Conflit d’intérêt au sein du DOJ
Le conflit autour de la cryptomonnaie au sein du DOJ a atteint un nouveau sommet cette semaine, lorsque six sénateurs démocrates ont accusé le procureur général adjoint Todd Blanche d’avoir un « conflit d’intérêt flagrant ». Cette accusation fait suite à un rapport de ProPublica révélant que Blanche détenait entre 158 000 et 470 000 dollars en Bitcoin, Ethereum et Solana au moment où il a émis un mémo dissoudant l’équipe nationale d’application des cryptomonnaies (NCET).
Impact du mémo de Blanche
L’enquête de ProPublica documente que le mémo de Blanche, intitulé « Mettre fin à la réglementation par la poursuite », a non seulement dissous la NCET, mais a également interrompu les enquêtes sur les entreprises de cryptomonnaies sous l’administration Biden, tout en orientant le DOJ pour soutenir le groupe de travail crypto de Trump. Ce mémo a profité à l’industrie de la cryptomonnaie dans son ensemble, y compris au portefeuille personnel de Blanche.
Un porte-parole du DOJ a déclaré à ProPublica que les actions prises avaient été « appropriées, signalées, traitées et clarifiées à l’avance », sans toutefois préciser qui avait effectué ces clarifications ni comment.
Les sénateurs ont écrit directement à Blanche : « Au minimum, vous aviez un conflit d’intérêt flagrant et vous auriez dû vous récuser. »

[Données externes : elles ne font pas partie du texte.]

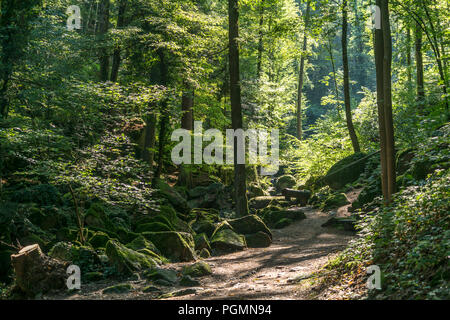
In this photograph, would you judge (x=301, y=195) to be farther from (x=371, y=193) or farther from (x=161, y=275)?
(x=161, y=275)

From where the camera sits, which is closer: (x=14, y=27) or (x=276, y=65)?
(x=14, y=27)

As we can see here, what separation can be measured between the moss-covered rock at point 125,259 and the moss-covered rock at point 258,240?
11.9 feet

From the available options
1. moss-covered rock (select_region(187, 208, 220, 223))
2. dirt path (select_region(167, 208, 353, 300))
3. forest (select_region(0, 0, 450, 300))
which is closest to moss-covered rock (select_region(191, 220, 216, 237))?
forest (select_region(0, 0, 450, 300))

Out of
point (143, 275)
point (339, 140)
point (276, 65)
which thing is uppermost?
point (276, 65)

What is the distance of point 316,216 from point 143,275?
8453 millimetres

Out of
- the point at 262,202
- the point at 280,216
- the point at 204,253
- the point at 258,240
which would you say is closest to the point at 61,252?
the point at 204,253

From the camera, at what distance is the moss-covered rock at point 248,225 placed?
1146 centimetres

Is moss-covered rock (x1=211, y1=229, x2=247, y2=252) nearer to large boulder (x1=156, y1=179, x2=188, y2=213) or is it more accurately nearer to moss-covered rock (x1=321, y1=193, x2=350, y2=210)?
large boulder (x1=156, y1=179, x2=188, y2=213)

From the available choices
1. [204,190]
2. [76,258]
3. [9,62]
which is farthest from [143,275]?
[204,190]

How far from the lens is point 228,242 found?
33.7 feet

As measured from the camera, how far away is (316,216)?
14.1 metres

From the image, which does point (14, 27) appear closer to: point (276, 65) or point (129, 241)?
point (129, 241)

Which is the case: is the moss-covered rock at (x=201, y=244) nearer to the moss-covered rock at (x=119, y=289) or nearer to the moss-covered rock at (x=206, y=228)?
the moss-covered rock at (x=206, y=228)

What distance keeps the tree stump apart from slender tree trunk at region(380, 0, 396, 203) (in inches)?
241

Conséquences de la dissolution de la NCET
La NCET, établie en 2022, avait dirigé l’enquête sur Binance, qui a abouti à un règlement de 4,3 milliards de dollars. Le mémo de Blanche a complètement dissous cette unité et a ordonné à l’unité d’intégrité du marché et des fraudes majeures de cesser toute application liée aux cryptomonnaies pour se concentrer sur d’autres priorités, telles que l’immigration et la fraude en matière d’approvisionnement. À l’avenir, le DOJ ne poursuivrait que les affaires de cryptomonnaies liées au terrorisme, aux narcotiques, à la traite des êtres humains, au piratage et au financement de cartels.
Réactions et implications éthiques
Les sénateurs ont cité un rapport de Chainalysis de janvier 2026, indiquant que l’activité illicite liée aux cryptomonnaies avait augmenté de 162 % l’année précédente, arguant que leurs prévisions sur les conséquences de ce recul s’étaient révélées exactes. Lorsque Blanche a transféré ses avoirs en cryptomonnaies à des membres de sa famille plutôt que de les vendre directement, des experts en éthique ont déclaré à ProPublica que cette approche contredisait l’esprit de la loi.
Le Campaign Legal Center a soutenu que ces transferts n’éliminaient pas son intérêt financier potentiel, car sa famille conservait les actifs appréciés.
ProPublica a calculé que les avoirs en Bitcoin de Blanche avaient augmenté de 34 % entre la date du mémo et celle à laquelle il s’est désinvesti, représentant un gain d’environ 105 000 dollars sur cette seule position.
Contexte réglementaire et avenir
Comme l’a rapporté crypto.news, la question du conflit d’intérêt au sein du DOJ est devenue un enjeu majeur dans les négociations autour de la loi CLARITY, où des sénateurs démocrates plaident pour un langage éthique interdisant aux fonctionnaires gouvernementaux de tirer profit des cryptomonnaies.
Il est à noter que le cadre réglementaire fédéral est en cours de reconstruction par le biais des régulateurs financiers plutôt que par l’application criminelle, un changement structurel que le mémo de Blanche a accéléré. La plainte de l’inspecteur général déposée par le Campaign Legal Center reste ouverte, et le DOJ n’a pas encore répondu publiquement à la demande des sénateurs pour des documents.